Chapter 3: Training and Fine-Tuning Transformers
3.4 Practical Exercises
This section provides practical exercises to strengthen your understanding of training and fine-tuning transformer models. These exercises cover data preprocessing, fine-tuning techniques, and evaluation metrics. Each exercise includes a solution with detailed code examples to guide your implementation.
Exercise 1: Data Preprocessing for Classification
Task: Preprocess text data for binary classification using a tokenizer, including tokenization, padding, and truncation.
Instructions:
- Use the BERT tokenizer to tokenize a list of text samples.
- Ensure all sequences are padded and truncated to a fixed length.

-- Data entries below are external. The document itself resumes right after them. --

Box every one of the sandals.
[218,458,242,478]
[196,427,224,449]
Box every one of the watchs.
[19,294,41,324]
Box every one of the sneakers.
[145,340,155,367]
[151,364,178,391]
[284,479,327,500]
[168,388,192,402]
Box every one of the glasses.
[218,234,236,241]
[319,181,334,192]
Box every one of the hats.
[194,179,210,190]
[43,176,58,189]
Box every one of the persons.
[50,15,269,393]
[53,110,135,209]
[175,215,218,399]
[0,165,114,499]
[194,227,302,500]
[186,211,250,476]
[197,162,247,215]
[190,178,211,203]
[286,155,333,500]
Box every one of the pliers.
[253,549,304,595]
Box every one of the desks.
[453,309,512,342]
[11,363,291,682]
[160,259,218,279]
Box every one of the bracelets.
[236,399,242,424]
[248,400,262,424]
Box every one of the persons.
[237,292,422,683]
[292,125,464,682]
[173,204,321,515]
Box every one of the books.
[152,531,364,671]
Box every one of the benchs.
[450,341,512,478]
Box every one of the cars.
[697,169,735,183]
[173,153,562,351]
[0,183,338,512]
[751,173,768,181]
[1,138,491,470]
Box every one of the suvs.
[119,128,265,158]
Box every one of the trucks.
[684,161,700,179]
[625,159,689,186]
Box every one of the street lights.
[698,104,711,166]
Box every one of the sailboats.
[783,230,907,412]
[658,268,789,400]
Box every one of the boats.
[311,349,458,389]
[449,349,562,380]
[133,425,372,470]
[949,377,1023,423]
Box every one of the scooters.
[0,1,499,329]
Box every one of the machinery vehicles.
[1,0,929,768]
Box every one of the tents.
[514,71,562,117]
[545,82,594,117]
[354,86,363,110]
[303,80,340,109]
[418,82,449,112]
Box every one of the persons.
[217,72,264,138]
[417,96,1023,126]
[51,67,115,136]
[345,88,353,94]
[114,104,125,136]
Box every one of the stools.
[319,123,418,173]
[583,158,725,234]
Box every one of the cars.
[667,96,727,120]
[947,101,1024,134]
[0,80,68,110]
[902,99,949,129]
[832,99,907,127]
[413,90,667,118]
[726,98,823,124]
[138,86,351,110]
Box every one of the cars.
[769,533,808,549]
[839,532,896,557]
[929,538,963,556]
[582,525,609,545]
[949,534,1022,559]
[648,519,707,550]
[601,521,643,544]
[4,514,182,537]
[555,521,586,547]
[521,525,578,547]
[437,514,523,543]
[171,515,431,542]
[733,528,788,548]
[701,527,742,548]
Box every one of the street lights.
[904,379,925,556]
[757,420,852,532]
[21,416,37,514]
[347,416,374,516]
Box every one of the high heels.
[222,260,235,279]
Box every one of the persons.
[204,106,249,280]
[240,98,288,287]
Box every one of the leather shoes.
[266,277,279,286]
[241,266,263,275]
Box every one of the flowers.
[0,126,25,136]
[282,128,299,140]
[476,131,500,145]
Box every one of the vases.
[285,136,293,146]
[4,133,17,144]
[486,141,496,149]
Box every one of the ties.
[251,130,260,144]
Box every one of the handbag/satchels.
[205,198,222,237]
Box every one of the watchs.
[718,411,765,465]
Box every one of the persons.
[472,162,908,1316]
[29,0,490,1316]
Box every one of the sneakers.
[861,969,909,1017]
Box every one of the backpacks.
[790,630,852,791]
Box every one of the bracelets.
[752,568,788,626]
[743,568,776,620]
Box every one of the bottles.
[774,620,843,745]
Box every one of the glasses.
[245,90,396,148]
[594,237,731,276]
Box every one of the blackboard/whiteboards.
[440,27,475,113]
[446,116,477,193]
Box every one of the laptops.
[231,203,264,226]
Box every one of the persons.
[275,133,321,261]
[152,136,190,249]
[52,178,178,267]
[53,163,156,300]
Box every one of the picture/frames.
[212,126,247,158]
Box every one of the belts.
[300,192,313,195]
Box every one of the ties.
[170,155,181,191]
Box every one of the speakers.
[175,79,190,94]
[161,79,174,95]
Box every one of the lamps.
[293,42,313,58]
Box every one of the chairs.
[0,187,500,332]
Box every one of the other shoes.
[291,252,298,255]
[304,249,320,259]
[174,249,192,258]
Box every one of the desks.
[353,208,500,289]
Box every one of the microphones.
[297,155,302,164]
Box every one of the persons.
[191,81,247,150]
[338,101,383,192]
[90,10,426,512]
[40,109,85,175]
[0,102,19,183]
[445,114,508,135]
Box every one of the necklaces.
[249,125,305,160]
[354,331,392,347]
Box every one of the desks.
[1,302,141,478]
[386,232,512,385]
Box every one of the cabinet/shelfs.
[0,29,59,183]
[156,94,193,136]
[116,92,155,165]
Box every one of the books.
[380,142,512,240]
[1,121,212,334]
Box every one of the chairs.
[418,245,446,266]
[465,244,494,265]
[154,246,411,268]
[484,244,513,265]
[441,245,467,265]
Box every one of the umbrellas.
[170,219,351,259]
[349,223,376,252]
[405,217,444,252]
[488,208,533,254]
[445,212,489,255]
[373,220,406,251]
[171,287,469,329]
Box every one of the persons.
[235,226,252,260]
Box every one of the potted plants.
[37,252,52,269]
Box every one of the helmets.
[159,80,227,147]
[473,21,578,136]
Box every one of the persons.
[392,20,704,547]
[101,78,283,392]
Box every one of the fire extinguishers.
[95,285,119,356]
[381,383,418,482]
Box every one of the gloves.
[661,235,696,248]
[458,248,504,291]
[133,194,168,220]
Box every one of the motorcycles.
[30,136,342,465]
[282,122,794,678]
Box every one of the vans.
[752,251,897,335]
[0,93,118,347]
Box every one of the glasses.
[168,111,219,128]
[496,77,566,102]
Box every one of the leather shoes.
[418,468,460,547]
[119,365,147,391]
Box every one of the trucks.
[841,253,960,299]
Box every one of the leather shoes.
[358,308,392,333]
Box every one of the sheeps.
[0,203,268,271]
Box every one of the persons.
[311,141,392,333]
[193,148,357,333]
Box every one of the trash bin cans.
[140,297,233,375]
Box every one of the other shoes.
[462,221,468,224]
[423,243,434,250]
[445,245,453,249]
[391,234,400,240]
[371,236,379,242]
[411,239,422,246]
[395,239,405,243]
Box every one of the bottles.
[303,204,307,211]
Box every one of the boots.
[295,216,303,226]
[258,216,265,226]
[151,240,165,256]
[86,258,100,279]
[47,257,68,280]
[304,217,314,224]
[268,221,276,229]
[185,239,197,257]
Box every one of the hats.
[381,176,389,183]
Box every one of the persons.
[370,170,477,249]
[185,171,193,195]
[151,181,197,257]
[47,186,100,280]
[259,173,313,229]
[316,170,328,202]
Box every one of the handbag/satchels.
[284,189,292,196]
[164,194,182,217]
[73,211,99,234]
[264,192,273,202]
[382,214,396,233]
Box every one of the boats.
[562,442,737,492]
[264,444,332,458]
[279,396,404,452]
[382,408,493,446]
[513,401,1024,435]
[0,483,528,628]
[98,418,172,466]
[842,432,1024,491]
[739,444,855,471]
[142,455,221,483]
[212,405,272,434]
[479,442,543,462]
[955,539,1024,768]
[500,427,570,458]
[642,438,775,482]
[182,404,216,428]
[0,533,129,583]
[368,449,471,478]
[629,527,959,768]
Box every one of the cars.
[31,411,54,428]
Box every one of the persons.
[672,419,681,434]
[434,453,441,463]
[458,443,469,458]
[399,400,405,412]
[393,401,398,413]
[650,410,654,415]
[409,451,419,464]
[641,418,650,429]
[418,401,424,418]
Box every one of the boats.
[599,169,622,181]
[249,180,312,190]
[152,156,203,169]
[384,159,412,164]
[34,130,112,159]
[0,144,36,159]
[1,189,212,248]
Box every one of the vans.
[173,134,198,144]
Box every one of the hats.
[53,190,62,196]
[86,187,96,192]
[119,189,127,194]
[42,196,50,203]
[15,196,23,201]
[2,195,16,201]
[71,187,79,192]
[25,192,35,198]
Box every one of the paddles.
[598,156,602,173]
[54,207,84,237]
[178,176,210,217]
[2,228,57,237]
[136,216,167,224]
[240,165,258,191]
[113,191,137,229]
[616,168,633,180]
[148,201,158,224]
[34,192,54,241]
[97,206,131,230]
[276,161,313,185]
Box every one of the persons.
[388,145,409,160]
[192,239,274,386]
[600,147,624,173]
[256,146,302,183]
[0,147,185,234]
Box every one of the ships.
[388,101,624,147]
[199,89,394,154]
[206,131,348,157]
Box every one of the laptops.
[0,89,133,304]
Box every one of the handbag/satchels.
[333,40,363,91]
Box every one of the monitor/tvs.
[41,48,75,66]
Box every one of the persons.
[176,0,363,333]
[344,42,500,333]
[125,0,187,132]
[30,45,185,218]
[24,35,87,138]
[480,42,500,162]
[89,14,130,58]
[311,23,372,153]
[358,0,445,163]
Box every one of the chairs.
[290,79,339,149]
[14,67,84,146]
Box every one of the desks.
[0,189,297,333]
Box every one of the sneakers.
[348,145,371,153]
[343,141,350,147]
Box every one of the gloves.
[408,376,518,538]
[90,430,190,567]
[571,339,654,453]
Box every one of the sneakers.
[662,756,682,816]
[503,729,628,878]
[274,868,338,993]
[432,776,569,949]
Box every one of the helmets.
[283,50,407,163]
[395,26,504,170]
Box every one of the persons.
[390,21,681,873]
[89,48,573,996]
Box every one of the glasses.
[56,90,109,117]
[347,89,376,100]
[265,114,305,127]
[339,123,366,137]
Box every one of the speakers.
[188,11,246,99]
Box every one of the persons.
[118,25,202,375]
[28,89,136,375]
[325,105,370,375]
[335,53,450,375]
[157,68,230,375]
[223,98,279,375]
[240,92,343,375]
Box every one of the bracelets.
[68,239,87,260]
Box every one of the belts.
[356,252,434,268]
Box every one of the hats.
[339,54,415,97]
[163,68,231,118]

- Output the tokenized input IDs and attention masks.
Solution:
from transformers import BertTokenizer
# Initialize the BERT tokenizer
tokenizer = BertTokenizer.from_pretrained("bert-base-uncased")
# Sample text data
texts = ["Transformers are amazing!", "They are used in many NLP tasks."]
# Tokenize the text with padding and truncation
tokenized = tokenizer(texts, padding="max_length", truncation=True, max_length=10, return_tensors="pt")
# Display tokenized output
print("Input IDs:", tokenized["input_ids"])
print("Attention Masks:", tokenized["attention_mask"])
Expected Output:
Input IDs: [[ 101 19081 2024 6429 999 102 0 0 0 0]
[ 101 2027 2024 2109 1999 2116 17953 4703 1012 102]]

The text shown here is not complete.